Redfern v Dunlop Rubber Australia Ltd, was a case decided in the High Court of Australia regarding the scope of the trade and commerce power in section 51(i) of the Constitution.

==Background==

The plaintiffs, Highway Tyre Service, Pakenham Tyre Service, and H.J. King Tyre Service ("Redfern") were three companies engaged in carrying on the business of buying, selling and dealing in motor and cycle tyres and tubes. The defendants consisted of five companies: Dunlop Rubber Australia Limited, B.F. Goodrich Australia Pty. Limited, The Olympic Tyre & Rubber Co. Proprietary Limited, Hardie Rubber Company Pty. Limited, and The Goodyear Tyre & Rubber Co. (Australia) Limited. These companies were all incorporated in the state of Victoria.
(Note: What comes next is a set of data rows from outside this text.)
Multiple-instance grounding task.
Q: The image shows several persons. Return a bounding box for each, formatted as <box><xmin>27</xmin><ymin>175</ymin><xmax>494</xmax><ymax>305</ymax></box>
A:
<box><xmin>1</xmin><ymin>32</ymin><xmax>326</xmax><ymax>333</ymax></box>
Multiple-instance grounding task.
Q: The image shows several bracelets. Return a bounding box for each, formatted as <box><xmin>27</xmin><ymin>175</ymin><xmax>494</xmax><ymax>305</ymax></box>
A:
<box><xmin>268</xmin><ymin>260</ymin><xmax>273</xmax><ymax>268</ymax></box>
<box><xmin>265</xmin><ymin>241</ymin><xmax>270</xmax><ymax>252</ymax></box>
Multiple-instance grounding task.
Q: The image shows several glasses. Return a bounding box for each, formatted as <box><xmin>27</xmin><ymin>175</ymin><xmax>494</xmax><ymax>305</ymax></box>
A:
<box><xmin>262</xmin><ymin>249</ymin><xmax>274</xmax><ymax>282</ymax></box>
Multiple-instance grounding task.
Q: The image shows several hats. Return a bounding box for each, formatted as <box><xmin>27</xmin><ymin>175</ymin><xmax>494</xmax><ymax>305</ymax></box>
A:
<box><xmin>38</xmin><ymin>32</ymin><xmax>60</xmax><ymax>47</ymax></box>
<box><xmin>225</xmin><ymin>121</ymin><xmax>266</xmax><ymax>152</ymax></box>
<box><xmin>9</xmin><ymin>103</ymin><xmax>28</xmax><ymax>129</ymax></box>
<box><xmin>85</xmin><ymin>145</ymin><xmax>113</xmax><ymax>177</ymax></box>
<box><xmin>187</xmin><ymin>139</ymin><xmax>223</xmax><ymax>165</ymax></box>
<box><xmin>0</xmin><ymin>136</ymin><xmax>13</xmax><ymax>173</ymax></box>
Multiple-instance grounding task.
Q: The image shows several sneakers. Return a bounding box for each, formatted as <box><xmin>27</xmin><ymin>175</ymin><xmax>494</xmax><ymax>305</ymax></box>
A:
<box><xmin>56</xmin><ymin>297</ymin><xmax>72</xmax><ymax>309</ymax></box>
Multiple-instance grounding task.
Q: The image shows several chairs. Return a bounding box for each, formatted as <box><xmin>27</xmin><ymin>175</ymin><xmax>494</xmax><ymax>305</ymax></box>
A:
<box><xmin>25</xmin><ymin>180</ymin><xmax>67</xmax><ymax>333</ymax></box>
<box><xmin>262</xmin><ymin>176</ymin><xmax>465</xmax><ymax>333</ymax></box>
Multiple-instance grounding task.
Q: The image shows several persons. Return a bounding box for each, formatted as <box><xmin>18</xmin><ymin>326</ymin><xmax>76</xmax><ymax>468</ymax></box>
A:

The companies entered into a series of contracts between them, which contained terms to the effect of fixing the prices of goods for traders, and the terms on which the goods could be retailed. It was alleged that all of this was done in restraint of, or with intent to restrain, trade and commerce among the States. The plaintiffs claimed that damage resulted from the contracts, arising in their inability to obtain tyres and other goods at wholesale prices and the ability to obtain them only at the prices established under the contracts.

The case involved the Australian Industries Preservation Act, which made it an offence to enter into a contract covering a restraint of trade. The action was commenced in the original jurisdiction of the High Court. The defendants objected to the sufficiency of the claims and the case was referred to the Full Court.

==Decision==

The issue present was whether the Commonwealth Act could regulate contracts concerning trade and commerce of companies within a single state. The High Court held that the Commonwealth could render the contract void, even if it contained terms that cover purely intrastate trade. This involved a practical consideration where a party could void the involvement of the Commonwealth in regulating trade and commerce by simply inserting an intrastate clause in a contract.
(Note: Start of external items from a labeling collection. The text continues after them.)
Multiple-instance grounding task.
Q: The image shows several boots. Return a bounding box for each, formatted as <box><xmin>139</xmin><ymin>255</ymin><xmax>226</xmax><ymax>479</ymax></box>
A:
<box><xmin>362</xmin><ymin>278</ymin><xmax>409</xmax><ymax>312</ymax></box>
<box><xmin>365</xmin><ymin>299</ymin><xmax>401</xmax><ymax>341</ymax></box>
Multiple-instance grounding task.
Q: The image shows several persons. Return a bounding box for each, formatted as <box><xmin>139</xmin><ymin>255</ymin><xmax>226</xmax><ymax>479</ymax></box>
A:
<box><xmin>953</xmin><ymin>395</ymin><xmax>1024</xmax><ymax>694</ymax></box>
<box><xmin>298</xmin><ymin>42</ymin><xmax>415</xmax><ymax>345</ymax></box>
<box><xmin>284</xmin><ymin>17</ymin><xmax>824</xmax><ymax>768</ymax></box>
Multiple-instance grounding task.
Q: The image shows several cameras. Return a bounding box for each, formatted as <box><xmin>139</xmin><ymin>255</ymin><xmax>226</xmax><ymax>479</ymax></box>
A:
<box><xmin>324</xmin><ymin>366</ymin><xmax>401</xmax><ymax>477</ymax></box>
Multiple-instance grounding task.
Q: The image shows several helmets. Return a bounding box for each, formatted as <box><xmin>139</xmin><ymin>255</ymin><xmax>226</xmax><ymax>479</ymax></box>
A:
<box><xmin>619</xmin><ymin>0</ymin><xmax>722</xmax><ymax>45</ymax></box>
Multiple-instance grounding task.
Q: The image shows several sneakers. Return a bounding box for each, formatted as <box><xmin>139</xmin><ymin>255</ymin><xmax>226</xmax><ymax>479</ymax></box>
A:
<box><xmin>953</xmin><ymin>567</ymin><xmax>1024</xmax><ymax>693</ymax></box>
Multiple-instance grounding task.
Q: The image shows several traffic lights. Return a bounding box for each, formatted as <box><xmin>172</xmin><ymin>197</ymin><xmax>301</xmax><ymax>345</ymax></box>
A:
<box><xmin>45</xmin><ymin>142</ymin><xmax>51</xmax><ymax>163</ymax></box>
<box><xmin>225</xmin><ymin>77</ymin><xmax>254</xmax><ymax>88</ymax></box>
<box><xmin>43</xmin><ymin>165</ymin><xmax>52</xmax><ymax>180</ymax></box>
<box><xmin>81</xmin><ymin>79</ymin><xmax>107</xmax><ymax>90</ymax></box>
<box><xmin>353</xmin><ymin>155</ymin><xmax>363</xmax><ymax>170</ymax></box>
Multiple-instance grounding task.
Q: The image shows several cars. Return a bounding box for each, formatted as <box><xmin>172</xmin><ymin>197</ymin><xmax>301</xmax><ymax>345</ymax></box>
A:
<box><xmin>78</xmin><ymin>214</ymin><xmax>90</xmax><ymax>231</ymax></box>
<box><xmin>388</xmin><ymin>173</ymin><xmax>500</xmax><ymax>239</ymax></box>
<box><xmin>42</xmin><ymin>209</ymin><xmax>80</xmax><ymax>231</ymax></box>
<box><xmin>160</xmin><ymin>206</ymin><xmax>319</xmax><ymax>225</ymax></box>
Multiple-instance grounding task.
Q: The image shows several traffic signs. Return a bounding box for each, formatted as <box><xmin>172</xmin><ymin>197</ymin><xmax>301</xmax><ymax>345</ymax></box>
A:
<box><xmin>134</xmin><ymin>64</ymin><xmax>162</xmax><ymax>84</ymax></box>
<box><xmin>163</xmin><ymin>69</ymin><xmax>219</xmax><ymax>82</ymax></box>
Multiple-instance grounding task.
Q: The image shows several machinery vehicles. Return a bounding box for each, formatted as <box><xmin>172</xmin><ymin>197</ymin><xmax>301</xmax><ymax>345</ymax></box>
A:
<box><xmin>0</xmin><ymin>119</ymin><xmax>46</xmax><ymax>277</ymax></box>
Menzies J stressed the importance of the principle that the Commonwealth's power over trade and commerce extends only to intrastate trade and commerce that is inseparably connected with interstate trade and commerce. Menzies J further noted that this principle was quite consistent with allowing the Commonwealth the power to prohibit or regulate acts that relate to intrastate trade and commerce if they relate to interstate trade and commerce or overseas trade and commerce as well

The High Court hence unanimously adopted Owen J's dissent in Swift Australian Co (Pty) Ltd v Boyd Parkinson, by holding that the Commonwealth was within power to produce legislation covering mixed activities.